Report every row below that contains the string "jacket", copying each such row in full. Matching is case-sensitive.

* MATERIALS PROVIDED
____________________
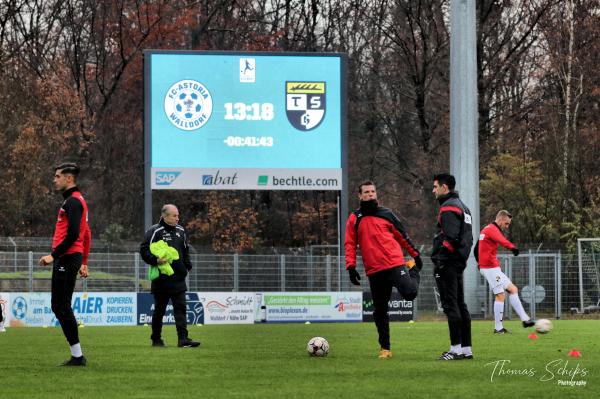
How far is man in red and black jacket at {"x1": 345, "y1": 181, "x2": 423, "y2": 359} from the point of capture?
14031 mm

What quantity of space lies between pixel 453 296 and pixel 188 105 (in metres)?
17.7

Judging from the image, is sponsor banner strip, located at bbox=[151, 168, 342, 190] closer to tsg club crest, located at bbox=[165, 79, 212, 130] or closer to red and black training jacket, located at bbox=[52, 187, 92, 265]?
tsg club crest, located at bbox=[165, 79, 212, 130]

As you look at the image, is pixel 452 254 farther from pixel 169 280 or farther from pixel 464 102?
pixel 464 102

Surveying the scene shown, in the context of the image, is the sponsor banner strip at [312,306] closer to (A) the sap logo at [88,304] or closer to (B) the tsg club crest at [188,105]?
____________________
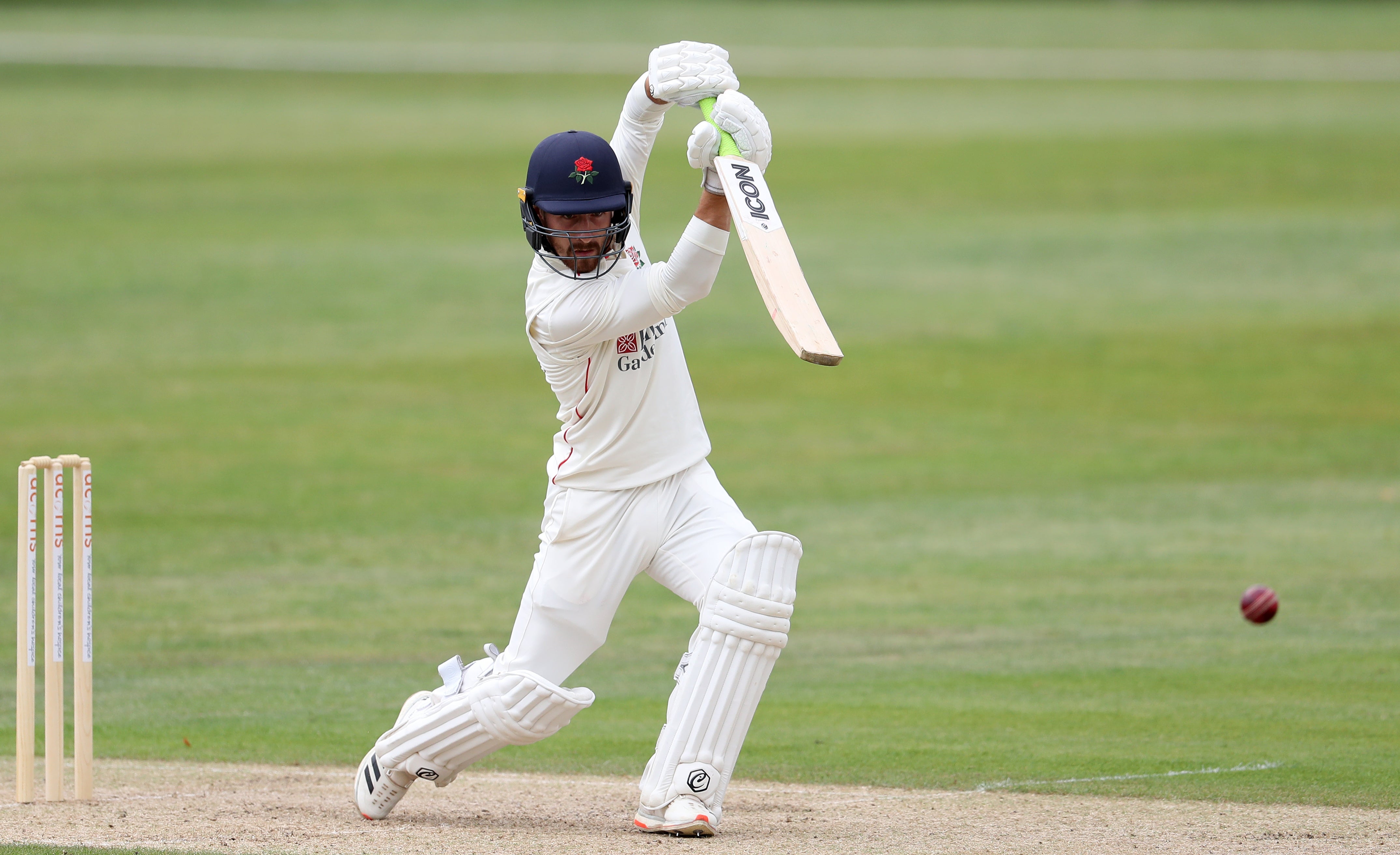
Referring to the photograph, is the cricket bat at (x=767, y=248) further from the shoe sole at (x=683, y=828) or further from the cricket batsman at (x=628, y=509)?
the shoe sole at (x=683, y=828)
____________________
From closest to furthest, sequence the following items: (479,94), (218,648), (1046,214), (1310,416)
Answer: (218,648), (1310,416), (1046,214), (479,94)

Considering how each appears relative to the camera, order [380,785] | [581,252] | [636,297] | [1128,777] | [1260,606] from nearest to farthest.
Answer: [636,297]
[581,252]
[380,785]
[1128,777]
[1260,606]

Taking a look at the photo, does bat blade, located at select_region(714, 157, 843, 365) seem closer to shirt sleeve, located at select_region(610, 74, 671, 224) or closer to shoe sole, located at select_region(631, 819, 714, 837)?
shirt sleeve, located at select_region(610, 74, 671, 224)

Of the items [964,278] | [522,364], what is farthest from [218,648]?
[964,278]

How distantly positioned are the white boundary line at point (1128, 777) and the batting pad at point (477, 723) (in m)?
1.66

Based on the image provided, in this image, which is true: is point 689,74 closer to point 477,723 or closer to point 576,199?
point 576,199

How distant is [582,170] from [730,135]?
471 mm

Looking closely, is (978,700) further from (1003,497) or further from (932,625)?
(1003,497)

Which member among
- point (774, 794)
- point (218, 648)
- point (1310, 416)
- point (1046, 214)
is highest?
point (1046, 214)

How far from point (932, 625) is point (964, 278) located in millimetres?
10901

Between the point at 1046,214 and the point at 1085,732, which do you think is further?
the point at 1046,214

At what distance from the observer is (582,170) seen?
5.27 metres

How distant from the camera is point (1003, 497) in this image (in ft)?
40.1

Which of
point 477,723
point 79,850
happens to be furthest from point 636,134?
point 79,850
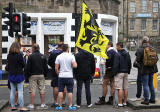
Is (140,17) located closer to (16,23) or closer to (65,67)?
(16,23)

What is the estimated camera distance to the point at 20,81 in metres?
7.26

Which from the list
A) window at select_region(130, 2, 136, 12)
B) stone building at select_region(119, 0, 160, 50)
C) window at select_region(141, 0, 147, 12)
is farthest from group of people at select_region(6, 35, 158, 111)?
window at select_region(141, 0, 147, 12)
____________________
* COMPLETE ANSWER
How far is man in red and black jacket at {"x1": 345, "y1": 181, "x2": 423, "y2": 359} from the point of capture?
Judging from the image, is sponsor banner strip, located at bbox=[151, 168, 342, 190] closer to tsg club crest, located at bbox=[165, 79, 212, 130] or closer to red and black training jacket, located at bbox=[52, 187, 92, 265]?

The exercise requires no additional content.